Kluczowym punktem planu ma być wyposażenie Rezerwy Federalnej (banku centralnego - Fed) w nowe kompetencje, m.in. do monitorowania i oceny zagrożeń dla gospodarki stwarzanych np. przez derywatywy oparte na długach hipotecznych. Rządowi regulatorzy mają też otrzymać uprawnienia do przejmowania wielkich firm finansowych zagrożonych bankructwem.
Jak się oczekuje, plan, który ma być gotowy na szczyt krajów grupy G20 organizowany 2 kwietnia, będzie też zawierał zaostrzenie przepisów o przejrzystości działalności banków i reguł przepływów pieniędzy między nimi.

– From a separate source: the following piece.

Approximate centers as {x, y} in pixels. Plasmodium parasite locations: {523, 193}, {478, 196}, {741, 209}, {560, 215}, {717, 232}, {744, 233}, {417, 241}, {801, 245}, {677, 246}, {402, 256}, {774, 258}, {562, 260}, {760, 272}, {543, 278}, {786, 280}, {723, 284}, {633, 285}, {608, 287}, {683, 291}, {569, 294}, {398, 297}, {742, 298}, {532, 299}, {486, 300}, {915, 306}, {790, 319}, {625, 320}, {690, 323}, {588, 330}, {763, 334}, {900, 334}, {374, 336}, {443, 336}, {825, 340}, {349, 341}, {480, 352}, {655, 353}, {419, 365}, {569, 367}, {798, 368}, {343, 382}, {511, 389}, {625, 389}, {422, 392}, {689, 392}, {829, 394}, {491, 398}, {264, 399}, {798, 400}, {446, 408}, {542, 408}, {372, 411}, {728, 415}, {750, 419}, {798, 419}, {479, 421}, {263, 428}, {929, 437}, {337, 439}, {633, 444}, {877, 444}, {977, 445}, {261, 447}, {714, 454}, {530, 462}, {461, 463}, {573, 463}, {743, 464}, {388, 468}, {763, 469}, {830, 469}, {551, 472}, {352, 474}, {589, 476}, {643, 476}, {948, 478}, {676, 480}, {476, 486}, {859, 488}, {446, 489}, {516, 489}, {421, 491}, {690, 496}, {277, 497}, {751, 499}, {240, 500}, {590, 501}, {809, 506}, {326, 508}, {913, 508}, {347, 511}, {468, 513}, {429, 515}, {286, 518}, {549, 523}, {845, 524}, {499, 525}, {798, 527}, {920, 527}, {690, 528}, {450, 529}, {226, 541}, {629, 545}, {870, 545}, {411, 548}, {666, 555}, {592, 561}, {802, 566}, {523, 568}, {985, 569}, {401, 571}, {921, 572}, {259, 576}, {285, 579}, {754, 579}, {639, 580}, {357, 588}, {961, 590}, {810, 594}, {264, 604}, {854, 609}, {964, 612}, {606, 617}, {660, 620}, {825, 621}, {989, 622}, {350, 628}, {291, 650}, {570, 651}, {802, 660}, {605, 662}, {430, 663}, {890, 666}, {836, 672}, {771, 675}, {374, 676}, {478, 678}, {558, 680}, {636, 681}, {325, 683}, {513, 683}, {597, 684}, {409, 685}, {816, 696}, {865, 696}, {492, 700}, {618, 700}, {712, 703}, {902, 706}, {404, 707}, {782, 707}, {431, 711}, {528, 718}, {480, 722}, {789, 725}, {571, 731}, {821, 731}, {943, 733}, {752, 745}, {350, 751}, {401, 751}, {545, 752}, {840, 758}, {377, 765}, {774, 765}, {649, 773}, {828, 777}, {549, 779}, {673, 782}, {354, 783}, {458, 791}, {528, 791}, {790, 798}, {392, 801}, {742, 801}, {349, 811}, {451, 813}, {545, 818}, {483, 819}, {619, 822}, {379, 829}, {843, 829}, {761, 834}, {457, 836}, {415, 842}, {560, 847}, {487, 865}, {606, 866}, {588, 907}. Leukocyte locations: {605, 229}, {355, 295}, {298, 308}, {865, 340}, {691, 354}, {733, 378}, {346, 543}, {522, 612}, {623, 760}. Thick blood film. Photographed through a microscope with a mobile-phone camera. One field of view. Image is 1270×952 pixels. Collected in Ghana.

Geithner powiedział "Wall Street Journal", że chce, aby wszelkie zmiany w regulacjach amerykańskich wprowadzono w koordynacji z innymi krajami. Między USA a innymi państwami istnieją jednak poważne rozbieżności. Niemcy i Francja pragną na przykład ściślejszego nadzoru nad bankami niż Stany Zjednoczone.
Nie wiadomo też jeszcze, czy w planie rządowym znajdą się propozycje demokratycznego przewodniczącego Komisji Bankowej Izby Reprezentantów Barneya Franka. Chce on pozwolić prokuraturom stanowym ścigać przestępstwa popełnione przez banki o krajowym zasięgu, a także wprowadzić restrykcje w wynagrodzeniach dyrektorów banków.